Dominasi China dan Kebangkitan Melayu oleh Daniel Mohammad Rosyid, Guru Besar ITS dan Ketua Pendidikan Tinggi Dakwah Islam Jawa Timur.
PWMU.CO– Skenario PKI pada 1965 gagal. Namun berhasil menyusup di Reformasi 1998. Melalui serangkaian amandemen UUD 45 kini kekuatan sekuler kiri radikal sudah bisa dirasakan di semua sektor kehidupan.
Dengan memanfaatkan kebangkitan China, pengaruh itu makin menghunjam ke dalam praktik kehidupan berbangsa dan bernegara selama paling tidak lima tahun terakhir ini.
Kebangkitan China ini memanfaatkan kemunduran kepemimpinan AS/Barat di berbagai kawasan termasuk Asia Timur dan Tenggara. A more inward looking USA di bawah Trump telah dimanfaatkan oleh China yang kini makin menunjukkan ambisi imperialnya.

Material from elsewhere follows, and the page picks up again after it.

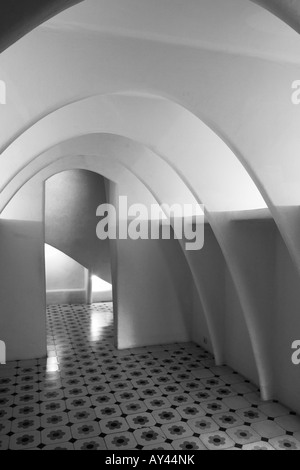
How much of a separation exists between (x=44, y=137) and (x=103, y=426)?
14.1ft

Program ambisius One Belt One Road dan konflik yang kini memanas di Laut China Selatan membuktikan bahwa China semakin terang-terangan menunjukkan ambisinya untuk melawan dominasi AS di seluruh dunia.
Penarikan mundur tentara AS di Afghanistan adalah bukti paling penting bahwa ancaman atas kepentingan AS bukan lagi Islam dan radikal muslim. Narasi islamofobia yang mengemuka sejak serangan atas WTC 2001 kini akan dihentikan oleh DPR AS.
Tinggal menunggu persetujuan Senat, maka program deradikalisasi akan segera dihentikan di seluruh dunia. Perkembangan mutakhir ini menunjukkan pergeseran kebijakan luar negeri AS yang sangat penting.
Ancaman paling mengganggu kepentingan dominasi AS dan Barat kini adalah China di bawah Xi Jinping. AS bahkan telah memaksa Australia untuk membatalkan kesepakatannya dengan Prancis untuk membangun kapal selam konvensional karena alutsista ini dinilai tidak memadai untuk mengimbangi kekuatan laut China saat ini.
Kini Australia harus membeli kapal selam nuklir buatan Inggris dengan dukungan AS. AS adalah satu-satunya negara Barat yang pernah menggunakan bom nuklir dalam perang, yaitu pada PD II untuk membom Hiroshima dan Nagasaki pada 1945 dan mengalahkan Jepang. Mungkin AS tidak akan segan untuk mengulanginya kembali.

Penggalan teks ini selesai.